The Republican presidential candidates will square off tonight in Michigan in a CNBC debate on the economy, and Alexander Burns of Politico notes that they will no longer be trying to make a first impression. Instead, Burns writes, the GOP primary is about to enter the elimination round with about two months to go before the Iowa caucuses. Click here for the story.
Dorothy Rabinowitz of the Wall Street Journal writes that Newt Gingrich, left for dead months ago, can still win the GOP nomination.
Whoever his competitors are in Iowa and beyond, Mr. Gingrich faces a hard fight for the nomination. His greatest asset lies in his capacity to speak to Americans as he has done, with such potency, during the Republican debates. No candidate in the field comes close to his talent for connection. There’s no underestimating the importance of such a power in the presidential election ahead, or any other one.

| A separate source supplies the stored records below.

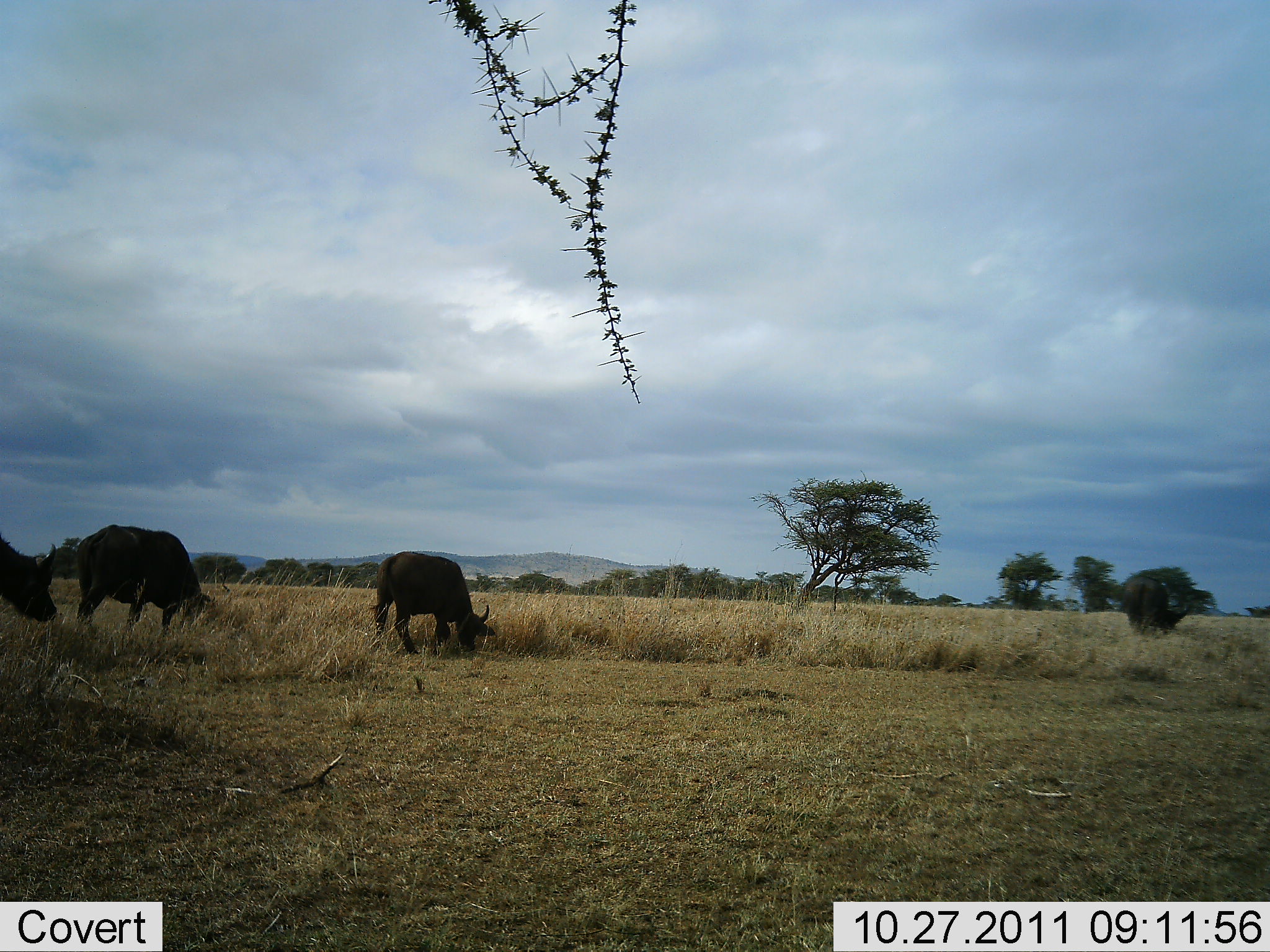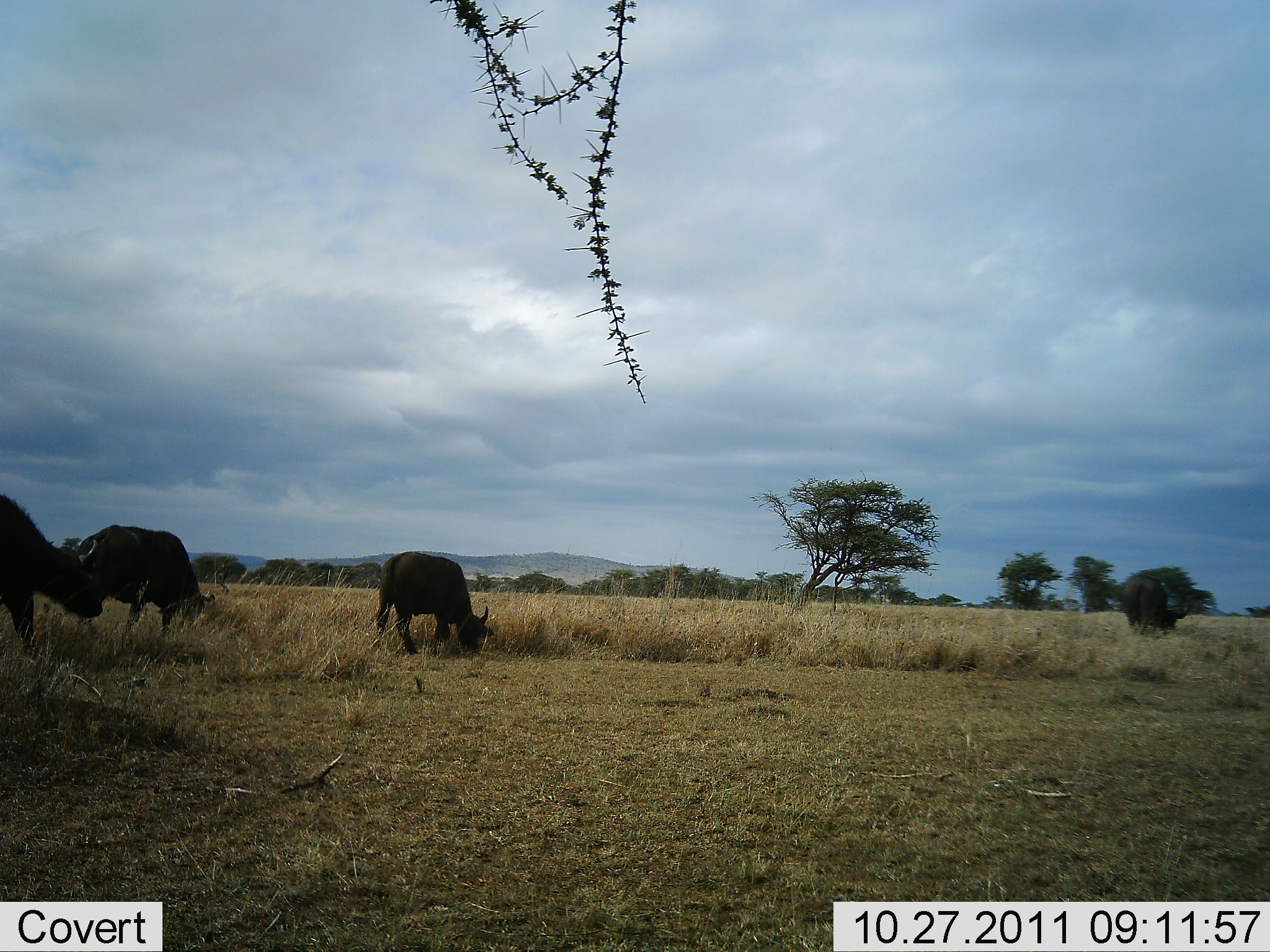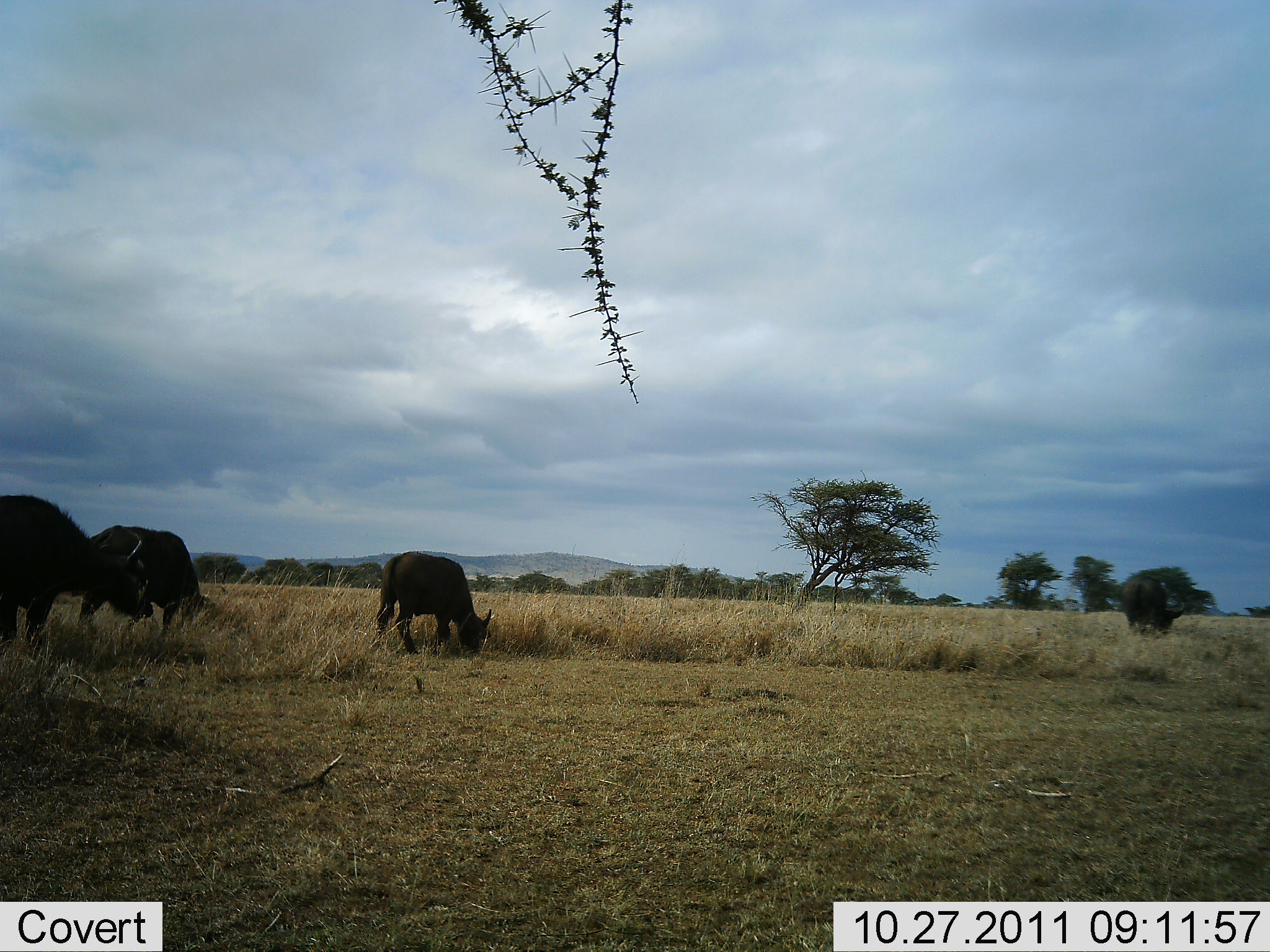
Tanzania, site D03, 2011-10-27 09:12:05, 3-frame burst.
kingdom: Animalia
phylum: Chordata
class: Mammalia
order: Artiodactyla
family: Bovidae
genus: Syncerus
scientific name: Syncerus caffer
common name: cape buffalo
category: buffalo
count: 4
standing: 23%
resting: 0%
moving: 31%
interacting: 0%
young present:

His rise in the polls suggests that more and more Republicans are absorbing that fact, along with the possibility that Mr. Gingrich’s qualifications all ‘round could well make him the most formidable contender for the contest with Barack Obama.
Click here for the entire story.
A Washington Post/ABC News poll released today shows that most Americans see an increasingly large gap between rich and poor, and want the federal government to intervene in an attempt to address the disparity.
A happy 76th birthday to Bob Gibson, the greatest right-handed pitcher of all time (at least in my book). And Whitey Herzog turns 80 today.